* Questions to answer:
1 > According to the passage on the novel Wake, what does the invisible monster feed on?
2 > Continue the passage on the novel Wake from its final sentence.

* Text passage:
━━━━━━━━━━
Wake is that rich sort of novel that keeps changing and enlarging without ever losing its urgent narrative pull. It begins with horror—Elizabeth Knox practising what she has called effects that inspire fear—as the inciting calamity exerts its grip on Kahukura and the baffled survivors.
As the characters become acquainted with the invisible monster that lives among them, feeding on their sadness and shame, the novel becomes much larger. Preying on their vulnerabilities, the monster forces its victims to become violent and self-harming and unsociable. In this deadly pattern of influence, it enlarges the moral capacities of the story, opening a conversation about grief and hurt and their capacity to unmoor us from our established personalities and ways of behaving.
But Knox has stressed, in her illuminating essay on the writing of Wake, that the monster and its actions are not simply allegorical. It’s a real monster; what interests her is the response of the characters to its disastrous visit.
I found this an intriguing challenge for a writer: giving shape to an invisible force in a novel. The monster cannot be seen, yet its presence is made awfully palpable. To Sam it manifests as a ‘wind’, a tower ‘made up of everything it had destroyed—deaths—moments of miserable dying.’ Later we see it playing with Warren in the last moments of his life, ‘passing back and forth through Warren and pushing him, like a cat bored and disgusted by a half-dead mouse.’
These combined effects had me gripped by this novel and fascinated by its craft. I asked Knox three questions how it was put together.
━━━━━━━━━━
Rows excerpted from a collection:
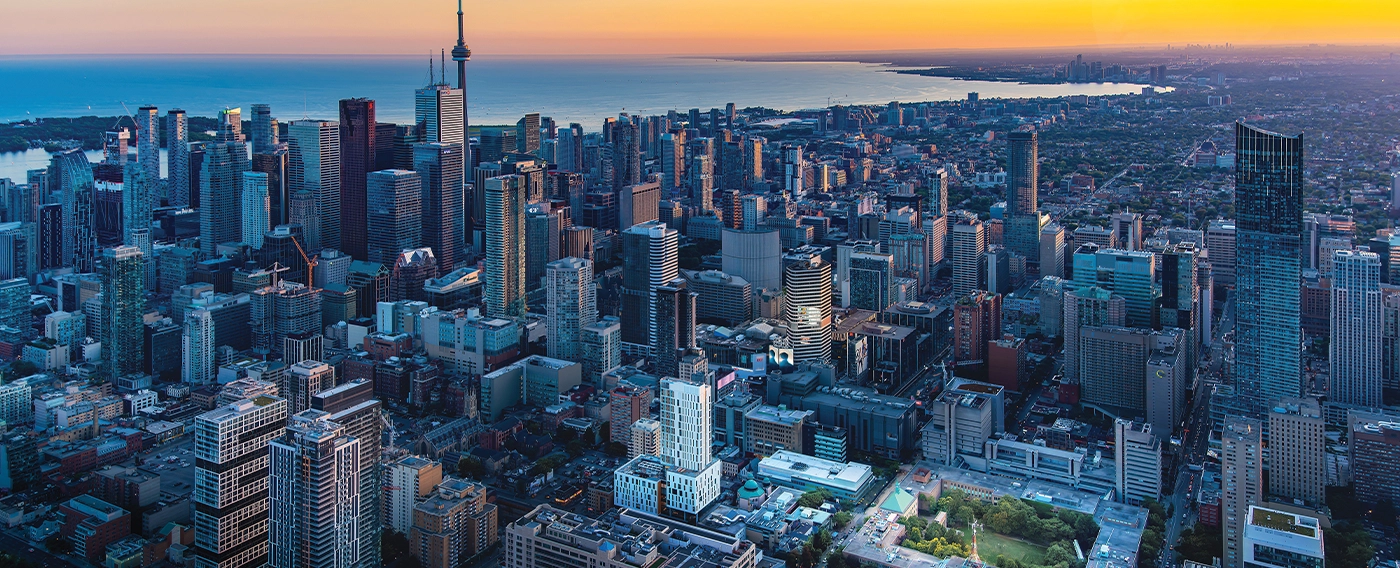 Aerial view of Toronto showcasing its skyline, buildings, and urban layout under a clear blue sky.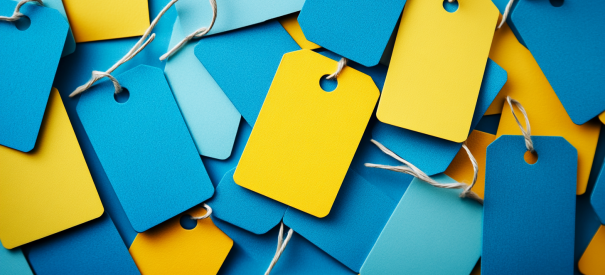 Scattered blue and yellow blank product label tags with strings.
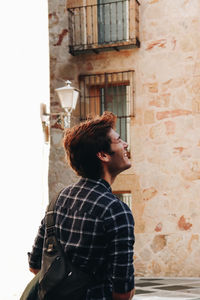 Side view of young man standing against building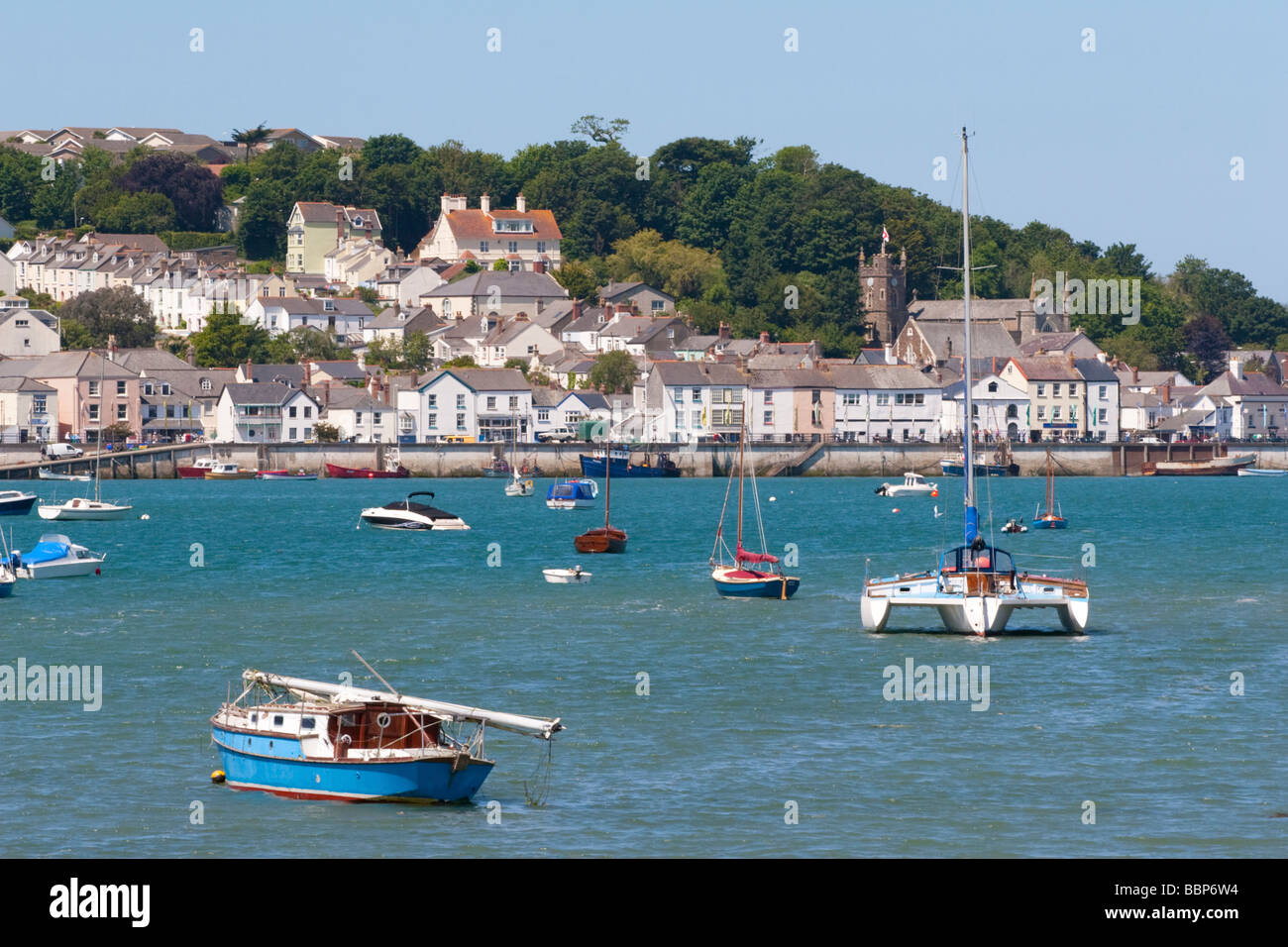 a postcard view of appledore from the shore of instow beach with boats and yachts moored Stock Photo
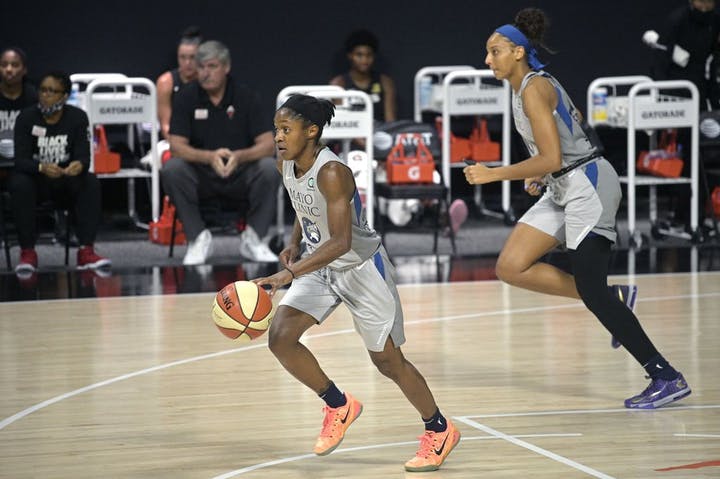 professional female basketball dribbles the basketball down the basketball court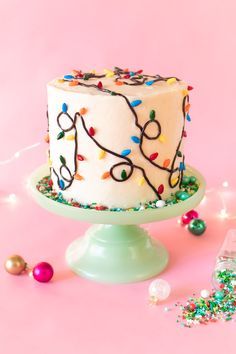 a white cake sitting on top of a table next to confetti and sprinkles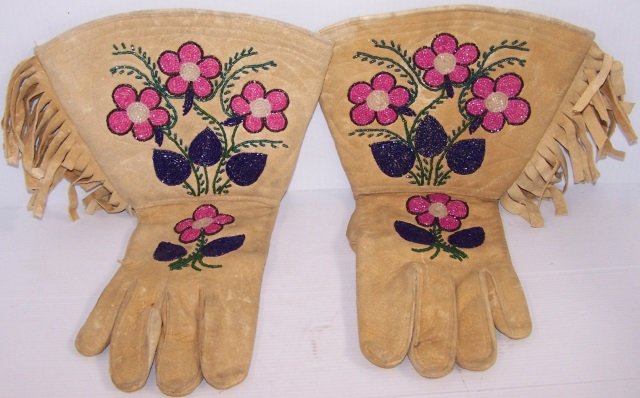 *PAIR OF NATIVE AMERICAN BEADED GAUNTLETS: With beaded floral design, approximate length 15".
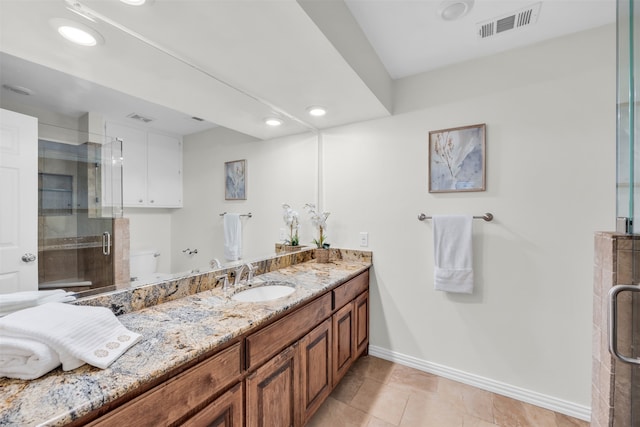 bathroom featuring tile patterned floors, vanity, toilet, and walk in shower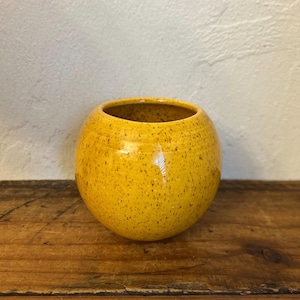 May include: A round, yellow ceramic vase with a speckled pattern. The vase has a wide opening and sits on a wooden surface. The interior of the vase is a darker yellow.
━━━━━━━━━━
* Answers to this exercise:
1 > The monster feeds on the characters' sadness and shame.

2 >
LP: You’ve said that writers of non-realist fiction must ensure their world-building is ‘logical, consequential and vivid.’ In other words, it might be a fantastical world, but it must feel completely real and believable. In a novel like Wake, where there are so many new concepts for readers to grasp—the No-Go and its workings, the monster that can’t be seen, and the mysterious ‘man in black’—how do you make sure that those elements of the world are adequately explained without overpowering the story?
EK: What I wanted to do was have inventions that gradually reveal how they work in relation to one another: the madness to the monster, the monster to Myr, doing all he can, quarantining the monster in the No-Go, which is both quarantine and trap. Then there's Sam, a trap inside a trap. These were all devices, and they had to be logical, plausible, metaphorically rich, but what I was most interested in were the conditions of existence all this invention would light up and throw into high relief: the condition of being horrified and helpless, being left to cope, having to be the responsible one in difficult circumstances.
And Sam's alienation, the tormenting difference in the conditions of her existence. Sam is like anyone whose life was ever shaped by a secret imposed on them, a secret of scarcely describable oddity. For instance, anyone with a family that requires lots of explaining, and imagination on the part of the person listening to the explanation, like the hearing child of deaf parents. I mean, what is that like?
"If you throw in monsters, mayhem, force fields and aliens
then there's a danger ..."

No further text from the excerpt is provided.